Spatial pattern formation of coastal vegetation in response to external gradients and positive feedbacks affecting soil porewater salinity: a model study

• Published in: Landscape ecology Vol. 27; no. 1; pp. 109 - 119
• Main Authors: Jiang, Jiang, DeAngelis, Donald L., Smith, Thomas J., Teh, Su Yean, Koh, Hock-Lye
• Format: Journal Article
• Language: English
• Published: Dordrecht Springer Netherlands 2012; Springer; Springer Nature B.V
• Subjects: Animal and plant ecology; Animal, plant and microbial ecology; Applied ecology; Biological and medical sciences; Biomedical and Life Sciences; Boundaries; Brackish water ecosystems; Coasts; Dry season; Ecological adaptation; Ecology; Ecotones; Environmental factors; Environmental gradient; Environmental Management; Feedback; Freshwater ecology; Freshwater environments; Fundamental and applied biological sciences.
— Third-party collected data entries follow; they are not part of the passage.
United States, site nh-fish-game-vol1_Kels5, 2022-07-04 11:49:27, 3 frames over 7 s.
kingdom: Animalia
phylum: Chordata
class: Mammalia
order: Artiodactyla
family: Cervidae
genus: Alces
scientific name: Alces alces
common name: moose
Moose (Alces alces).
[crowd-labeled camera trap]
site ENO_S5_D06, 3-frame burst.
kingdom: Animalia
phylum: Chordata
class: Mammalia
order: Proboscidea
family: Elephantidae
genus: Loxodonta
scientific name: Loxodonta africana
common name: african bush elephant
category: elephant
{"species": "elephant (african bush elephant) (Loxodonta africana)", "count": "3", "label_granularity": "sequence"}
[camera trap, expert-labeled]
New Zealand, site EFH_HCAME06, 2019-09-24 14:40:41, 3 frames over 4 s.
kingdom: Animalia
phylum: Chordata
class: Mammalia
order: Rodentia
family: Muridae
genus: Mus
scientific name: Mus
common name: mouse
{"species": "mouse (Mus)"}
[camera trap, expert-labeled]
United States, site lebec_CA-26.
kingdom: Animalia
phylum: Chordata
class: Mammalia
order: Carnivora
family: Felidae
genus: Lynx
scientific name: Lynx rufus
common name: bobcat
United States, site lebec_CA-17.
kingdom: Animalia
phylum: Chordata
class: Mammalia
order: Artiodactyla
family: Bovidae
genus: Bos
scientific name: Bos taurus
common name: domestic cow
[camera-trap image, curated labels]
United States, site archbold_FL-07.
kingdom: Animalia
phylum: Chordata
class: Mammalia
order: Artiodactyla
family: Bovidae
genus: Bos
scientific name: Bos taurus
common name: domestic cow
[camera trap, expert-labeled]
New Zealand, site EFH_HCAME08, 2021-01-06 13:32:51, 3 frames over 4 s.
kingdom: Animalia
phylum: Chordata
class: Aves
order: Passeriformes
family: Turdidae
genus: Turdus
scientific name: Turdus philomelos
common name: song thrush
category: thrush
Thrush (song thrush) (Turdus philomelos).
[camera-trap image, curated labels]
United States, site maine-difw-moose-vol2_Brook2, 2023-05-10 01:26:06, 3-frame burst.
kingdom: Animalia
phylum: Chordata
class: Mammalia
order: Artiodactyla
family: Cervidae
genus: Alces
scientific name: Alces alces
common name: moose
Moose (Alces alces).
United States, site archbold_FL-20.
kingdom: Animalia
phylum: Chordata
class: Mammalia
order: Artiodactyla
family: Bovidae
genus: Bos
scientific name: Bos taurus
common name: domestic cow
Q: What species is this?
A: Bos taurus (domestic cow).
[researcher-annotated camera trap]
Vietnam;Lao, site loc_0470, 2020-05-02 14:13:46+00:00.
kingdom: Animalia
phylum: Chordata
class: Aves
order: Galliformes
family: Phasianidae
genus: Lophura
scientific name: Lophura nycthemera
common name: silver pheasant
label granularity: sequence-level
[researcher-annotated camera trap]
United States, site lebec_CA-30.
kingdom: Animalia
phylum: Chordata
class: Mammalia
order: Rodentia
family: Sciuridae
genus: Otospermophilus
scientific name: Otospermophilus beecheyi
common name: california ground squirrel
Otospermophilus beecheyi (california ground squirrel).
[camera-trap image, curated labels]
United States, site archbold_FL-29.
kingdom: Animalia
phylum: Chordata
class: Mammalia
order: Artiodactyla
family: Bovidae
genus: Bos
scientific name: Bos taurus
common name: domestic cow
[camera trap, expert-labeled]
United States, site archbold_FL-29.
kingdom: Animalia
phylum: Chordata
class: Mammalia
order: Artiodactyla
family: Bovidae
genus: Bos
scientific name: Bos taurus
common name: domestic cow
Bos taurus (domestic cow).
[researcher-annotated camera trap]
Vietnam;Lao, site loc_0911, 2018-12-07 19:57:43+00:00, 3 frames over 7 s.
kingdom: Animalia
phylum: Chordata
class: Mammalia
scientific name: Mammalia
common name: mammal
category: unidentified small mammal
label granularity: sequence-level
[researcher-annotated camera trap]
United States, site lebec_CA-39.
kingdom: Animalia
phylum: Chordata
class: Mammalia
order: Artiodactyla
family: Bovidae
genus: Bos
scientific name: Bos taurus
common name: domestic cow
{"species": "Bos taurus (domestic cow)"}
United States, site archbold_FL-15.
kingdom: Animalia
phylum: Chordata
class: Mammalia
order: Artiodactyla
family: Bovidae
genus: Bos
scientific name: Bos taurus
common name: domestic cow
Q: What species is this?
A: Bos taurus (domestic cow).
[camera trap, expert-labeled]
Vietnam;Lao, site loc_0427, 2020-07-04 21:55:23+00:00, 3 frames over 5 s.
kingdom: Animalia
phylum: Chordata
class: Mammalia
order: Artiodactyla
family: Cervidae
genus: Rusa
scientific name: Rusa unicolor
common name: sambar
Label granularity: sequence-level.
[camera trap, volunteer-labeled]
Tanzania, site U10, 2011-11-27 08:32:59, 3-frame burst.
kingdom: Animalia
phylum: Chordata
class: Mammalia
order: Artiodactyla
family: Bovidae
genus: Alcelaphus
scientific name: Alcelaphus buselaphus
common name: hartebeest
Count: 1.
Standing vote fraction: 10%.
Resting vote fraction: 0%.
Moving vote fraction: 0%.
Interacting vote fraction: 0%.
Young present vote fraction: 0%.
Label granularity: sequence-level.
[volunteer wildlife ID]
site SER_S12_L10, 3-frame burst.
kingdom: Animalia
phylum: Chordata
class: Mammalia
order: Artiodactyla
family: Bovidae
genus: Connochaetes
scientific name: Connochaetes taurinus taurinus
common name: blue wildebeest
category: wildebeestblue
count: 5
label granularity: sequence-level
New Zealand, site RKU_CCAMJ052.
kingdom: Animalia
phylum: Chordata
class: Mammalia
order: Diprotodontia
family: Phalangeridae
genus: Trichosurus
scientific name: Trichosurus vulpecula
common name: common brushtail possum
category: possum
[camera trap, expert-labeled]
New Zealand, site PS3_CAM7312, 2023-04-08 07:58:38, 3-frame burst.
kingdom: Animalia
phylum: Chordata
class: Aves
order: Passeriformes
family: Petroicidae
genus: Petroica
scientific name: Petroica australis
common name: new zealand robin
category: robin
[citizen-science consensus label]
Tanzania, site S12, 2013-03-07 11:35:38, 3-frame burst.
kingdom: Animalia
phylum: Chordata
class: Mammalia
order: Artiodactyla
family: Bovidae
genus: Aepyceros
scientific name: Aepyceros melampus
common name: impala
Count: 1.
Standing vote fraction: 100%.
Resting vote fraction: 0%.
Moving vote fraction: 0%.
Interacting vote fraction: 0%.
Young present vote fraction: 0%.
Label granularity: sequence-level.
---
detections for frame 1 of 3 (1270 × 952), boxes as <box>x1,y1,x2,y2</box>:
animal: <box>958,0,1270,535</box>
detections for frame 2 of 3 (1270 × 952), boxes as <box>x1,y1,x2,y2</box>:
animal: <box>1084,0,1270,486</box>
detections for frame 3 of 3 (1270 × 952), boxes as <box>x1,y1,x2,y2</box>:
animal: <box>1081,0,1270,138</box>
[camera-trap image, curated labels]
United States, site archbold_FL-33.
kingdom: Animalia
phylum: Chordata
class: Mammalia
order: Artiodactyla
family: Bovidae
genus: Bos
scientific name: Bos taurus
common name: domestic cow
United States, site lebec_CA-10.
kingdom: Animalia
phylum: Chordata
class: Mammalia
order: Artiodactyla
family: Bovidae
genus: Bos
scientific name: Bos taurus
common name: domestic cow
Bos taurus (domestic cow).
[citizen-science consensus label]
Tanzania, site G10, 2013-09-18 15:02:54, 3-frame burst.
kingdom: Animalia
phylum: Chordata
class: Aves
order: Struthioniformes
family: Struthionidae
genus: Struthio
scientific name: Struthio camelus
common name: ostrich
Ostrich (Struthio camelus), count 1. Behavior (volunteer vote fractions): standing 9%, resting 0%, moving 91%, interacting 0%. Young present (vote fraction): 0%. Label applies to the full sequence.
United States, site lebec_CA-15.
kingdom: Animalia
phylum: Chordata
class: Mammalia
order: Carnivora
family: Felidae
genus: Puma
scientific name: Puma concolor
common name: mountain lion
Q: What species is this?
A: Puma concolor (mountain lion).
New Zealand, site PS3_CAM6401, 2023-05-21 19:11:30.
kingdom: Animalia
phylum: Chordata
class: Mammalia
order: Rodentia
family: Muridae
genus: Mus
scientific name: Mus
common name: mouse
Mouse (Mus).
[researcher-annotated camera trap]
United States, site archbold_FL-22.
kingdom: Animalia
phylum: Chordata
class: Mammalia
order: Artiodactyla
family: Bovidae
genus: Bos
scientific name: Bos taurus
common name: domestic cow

Psychology; General aspects; Habitat; Hardwoods; Hydrology; Landscape; Landscape Ecology; Landscape/Regional and Urban Planning; Life Sciences; Mangroves; Marshes; Nature Conservation; Numerical simulations; Pattern formation; Plant ecology; Pore water; Positive feedback; Precipitation; Research Article; Salinity; Salinity effects; Soil hydrology; Soils; Sustainable Development; Synecology; Topography; Vadose water; Vadose waters; Vegetation; Vegetation type; ASW, USA, Florida; Mangrove vegetation; Ecotone; Positive feedback; Environmental gradient; Vegetation aggregation; Individual-based model; Individual based model; Spatial variation; Salinity; Aggregation; Soils; Spatial distribution; Feedback; Mangrove; Vegetation
• ISSN: 0921-2973; 1572-9761
• DOI: 10.1007/s10980-011-9689-9

Coastal vegetation of South Florida typically comprises salinity-tolerant mangroves bordering salinity-intolerant hardwood hammocks and fresh water marshes. Two primary ecological factors appear to influence the maintenance of mangrove/hammock ecotones against changes that might occur due to disturbances. One of these is a gradient in one or more environmental factors. The other is the action of positive feedback mechanisms, in which each vegetation community influences its local environment to favor itself, reinforcing the boundary between communities. The relative contributions of these two factors, however, can be hard to discern. A spatially explicit individual-based model of vegetation, coupled with a model of soil hydrology and salinity dynamics is presented here to simulate mangrove/hammock ecotones in the coastal margin habitats of South Florida. The model simulation results indicate that an environmental gradient of salinity, caused by tidal flux, is the key factor separating vegetation communities, while positive feedback involving the different interaction of each vegetation type with the vadose zone salinity increases the sharpness of boundaries, and maintains the ecological resilience of mangrove/hammock ecotones against small disturbances. Investigation of effects of precipitation on positive feedback indicates that the dry season, with its low precipitation, is the period of strongest positive feedback.